* Begin RECORDS FOR THE EXERCISE *
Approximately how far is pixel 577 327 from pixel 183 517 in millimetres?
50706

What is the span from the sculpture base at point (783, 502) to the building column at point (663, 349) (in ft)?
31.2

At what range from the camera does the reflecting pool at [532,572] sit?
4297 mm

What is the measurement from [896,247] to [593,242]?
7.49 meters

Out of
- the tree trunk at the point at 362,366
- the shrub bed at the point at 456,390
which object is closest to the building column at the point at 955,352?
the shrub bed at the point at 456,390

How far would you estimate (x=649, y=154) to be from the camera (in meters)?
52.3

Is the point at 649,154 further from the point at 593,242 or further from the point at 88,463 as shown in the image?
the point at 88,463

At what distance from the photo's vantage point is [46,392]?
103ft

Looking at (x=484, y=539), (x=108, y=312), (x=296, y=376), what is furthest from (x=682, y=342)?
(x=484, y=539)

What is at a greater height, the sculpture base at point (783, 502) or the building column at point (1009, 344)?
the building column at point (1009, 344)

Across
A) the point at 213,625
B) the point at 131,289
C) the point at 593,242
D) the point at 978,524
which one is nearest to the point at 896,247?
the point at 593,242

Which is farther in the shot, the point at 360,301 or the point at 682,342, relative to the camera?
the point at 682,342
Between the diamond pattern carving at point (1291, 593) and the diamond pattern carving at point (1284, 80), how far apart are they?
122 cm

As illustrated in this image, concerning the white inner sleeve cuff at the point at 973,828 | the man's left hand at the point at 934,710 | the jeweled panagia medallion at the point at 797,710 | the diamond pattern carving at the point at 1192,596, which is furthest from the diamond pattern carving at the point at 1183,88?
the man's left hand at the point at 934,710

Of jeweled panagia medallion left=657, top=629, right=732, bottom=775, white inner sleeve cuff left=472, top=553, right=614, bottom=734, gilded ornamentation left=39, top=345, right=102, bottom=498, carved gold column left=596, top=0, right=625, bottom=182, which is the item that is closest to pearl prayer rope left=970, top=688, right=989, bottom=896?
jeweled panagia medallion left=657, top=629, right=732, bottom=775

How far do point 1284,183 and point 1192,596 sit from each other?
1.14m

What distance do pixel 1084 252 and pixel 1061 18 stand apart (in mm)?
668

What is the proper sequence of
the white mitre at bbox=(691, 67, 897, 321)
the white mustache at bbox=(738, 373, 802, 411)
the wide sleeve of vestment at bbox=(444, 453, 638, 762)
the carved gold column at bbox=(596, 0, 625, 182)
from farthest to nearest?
* End RECORDS FOR THE EXERCISE *
__INSTRUCTIONS FOR THE TASK__
Reproduce each of the lines above word for word, leaving nothing out.

__RIGHT ANSWER__
Approximately how far is pixel 577 327 from pixel 183 517 in millimetres?
50706

What is the span from the sculpture base at point (783, 502) to the building column at point (663, 349) (in ft)?
31.2

At what range from the camera does the reflecting pool at [532,572] sit?
4297 mm

What is the measurement from [896,247] to [593,242]?
7.49 meters

Out of
- the tree trunk at the point at 362,366
- the shrub bed at the point at 456,390
which object is closest to the building column at the point at 955,352?
the shrub bed at the point at 456,390

How far would you estimate (x=649, y=154) to be from the camera (in meters)?
52.3

Is the point at 649,154 further from the point at 593,242 or further from the point at 88,463 as shown in the image?
the point at 88,463

At what distance from the photo's vantage point is [46,392]?
103ft

Looking at (x=484, y=539), (x=108, y=312), (x=296, y=376), what is furthest from (x=682, y=342)?
(x=484, y=539)

What is at a greater height, the sculpture base at point (783, 502) or the building column at point (1009, 344)?
the building column at point (1009, 344)

Across
A) the point at 213,625
B) the point at 131,289
C) the point at 593,242
D) the point at 978,524
which one is nearest to the point at 896,247?
the point at 593,242

Which is farther in the shot, the point at 360,301 or the point at 682,342, relative to the camera?
the point at 682,342
Between the diamond pattern carving at point (1291, 593) and the diamond pattern carving at point (1284, 80), how far apart are they?
122 cm

As illustrated in this image, concerning the white inner sleeve cuff at the point at 973,828 | the man's left hand at the point at 934,710 | the jeweled panagia medallion at the point at 797,710 | the diamond pattern carving at the point at 1192,596, which is furthest from the diamond pattern carving at the point at 1183,88?
the man's left hand at the point at 934,710

Of jeweled panagia medallion left=657, top=629, right=732, bottom=775, white inner sleeve cuff left=472, top=553, right=614, bottom=734, gilded ornamentation left=39, top=345, right=102, bottom=498, carved gold column left=596, top=0, right=625, bottom=182, which is the item that is closest to pearl prayer rope left=970, top=688, right=989, bottom=896?
jeweled panagia medallion left=657, top=629, right=732, bottom=775

How far do point 1284,183 and point 1192,596 sit from each other?
1.14m

What distance do pixel 1084 252 and pixel 1061 18 stand apart (in mm)?
668

What is the proper sequence of
the white mitre at bbox=(691, 67, 897, 321)
the white mustache at bbox=(738, 373, 802, 411)
the wide sleeve of vestment at bbox=(444, 453, 638, 762)
the carved gold column at bbox=(596, 0, 625, 182)
from farthest to nearest?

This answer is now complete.